APPLICABLE LAW AND JURISDICTION
50. These General Terms and Conditions and the Agreement and all agreements relating thereto or resulting there from shall be governed by and construed in accordance with the laws of the Netherlands.
51. The United Nations Convention on Contracts for the International Sale of Products shall not apply to any offer, confirmation or Agreement.
52. All disputes, controversies or claims arising out of or in connection with these General Terms and Conditions or the Agreement or any further agreements relating thereto or resulting there from shall exclusively be submitted in the first instance to the Court of Amsterdam, Netherlands.
53. In the event that any provision(s) of these General Terms and Conditions shall be held invalid or unenforceable by a court of competent jurisdiction or by any future legislative or administrative action, such holding or action shall not negate the validity or enforceability of any other provisions thereof.
54. In the event that any provision of these General Terms and Conditions shall finally be determined to be unlawful or unenforceable, such provision shall be deemed severed from these General Terms and Conditions, but every other provision shall remain in full force and effect, and in substitution for any such provision held unlawful or unenforceable, there shall be substituted a provision of similar import reflecting the original intent of the provision to the extent permissible under applicable law.

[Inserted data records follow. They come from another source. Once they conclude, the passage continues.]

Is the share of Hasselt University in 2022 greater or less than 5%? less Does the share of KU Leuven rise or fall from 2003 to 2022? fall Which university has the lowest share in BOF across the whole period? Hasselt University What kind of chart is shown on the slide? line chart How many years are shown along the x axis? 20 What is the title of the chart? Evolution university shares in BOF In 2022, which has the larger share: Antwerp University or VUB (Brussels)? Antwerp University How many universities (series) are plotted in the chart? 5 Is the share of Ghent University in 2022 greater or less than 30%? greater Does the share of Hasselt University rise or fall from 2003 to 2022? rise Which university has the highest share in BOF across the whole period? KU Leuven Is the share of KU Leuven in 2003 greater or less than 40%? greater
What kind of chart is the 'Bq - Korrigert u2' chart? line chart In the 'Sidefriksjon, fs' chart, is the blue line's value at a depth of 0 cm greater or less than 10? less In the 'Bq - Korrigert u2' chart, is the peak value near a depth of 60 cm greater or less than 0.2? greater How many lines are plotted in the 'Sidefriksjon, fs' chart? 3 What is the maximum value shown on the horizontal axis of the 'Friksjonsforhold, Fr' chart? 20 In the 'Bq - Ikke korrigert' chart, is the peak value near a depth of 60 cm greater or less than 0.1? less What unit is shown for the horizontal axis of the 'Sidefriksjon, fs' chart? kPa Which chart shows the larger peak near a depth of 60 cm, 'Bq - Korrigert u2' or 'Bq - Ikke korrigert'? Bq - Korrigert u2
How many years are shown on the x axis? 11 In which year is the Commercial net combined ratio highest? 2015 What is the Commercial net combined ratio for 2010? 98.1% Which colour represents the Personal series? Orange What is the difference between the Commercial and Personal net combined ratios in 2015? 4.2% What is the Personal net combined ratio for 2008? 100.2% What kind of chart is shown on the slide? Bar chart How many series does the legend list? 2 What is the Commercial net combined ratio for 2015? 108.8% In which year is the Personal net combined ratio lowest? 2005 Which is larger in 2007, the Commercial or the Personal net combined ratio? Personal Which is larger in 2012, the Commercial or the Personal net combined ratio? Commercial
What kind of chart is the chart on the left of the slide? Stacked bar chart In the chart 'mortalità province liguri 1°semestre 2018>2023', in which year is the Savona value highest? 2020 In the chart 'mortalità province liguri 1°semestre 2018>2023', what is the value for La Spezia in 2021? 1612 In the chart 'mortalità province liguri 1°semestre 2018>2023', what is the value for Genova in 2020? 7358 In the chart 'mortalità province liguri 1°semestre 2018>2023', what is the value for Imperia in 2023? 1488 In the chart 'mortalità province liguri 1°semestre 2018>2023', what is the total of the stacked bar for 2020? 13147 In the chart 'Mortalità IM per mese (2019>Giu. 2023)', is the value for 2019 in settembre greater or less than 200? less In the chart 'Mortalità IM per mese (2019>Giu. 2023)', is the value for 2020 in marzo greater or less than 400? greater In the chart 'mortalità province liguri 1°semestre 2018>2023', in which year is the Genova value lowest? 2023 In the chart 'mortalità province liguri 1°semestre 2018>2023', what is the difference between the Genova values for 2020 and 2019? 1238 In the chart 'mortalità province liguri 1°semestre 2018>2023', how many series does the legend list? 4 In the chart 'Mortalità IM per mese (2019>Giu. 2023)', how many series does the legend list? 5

55. The failure on the part of either Party to exercise, or any delay in exercising, any right or remedy arising from the Agreement shall not operate as a waiver thereof; nor shall any single or partial exercise of any right or remedy arising there from preclude any other or future exercise thereof or the exercise of any other right or remedy arising from the Agreement or from any related document or by law.
CHANGE OF GENERAL TERMS AND CONDITIONS
56. FLEXTRASH.COM reserves the right to change these General Terms and Conditions.
57. These General Terms and Conditions are drawn up in the English language on the express condition that all words, terms and expressions used herein shall be construed and interpreted in accordance with Dutch law.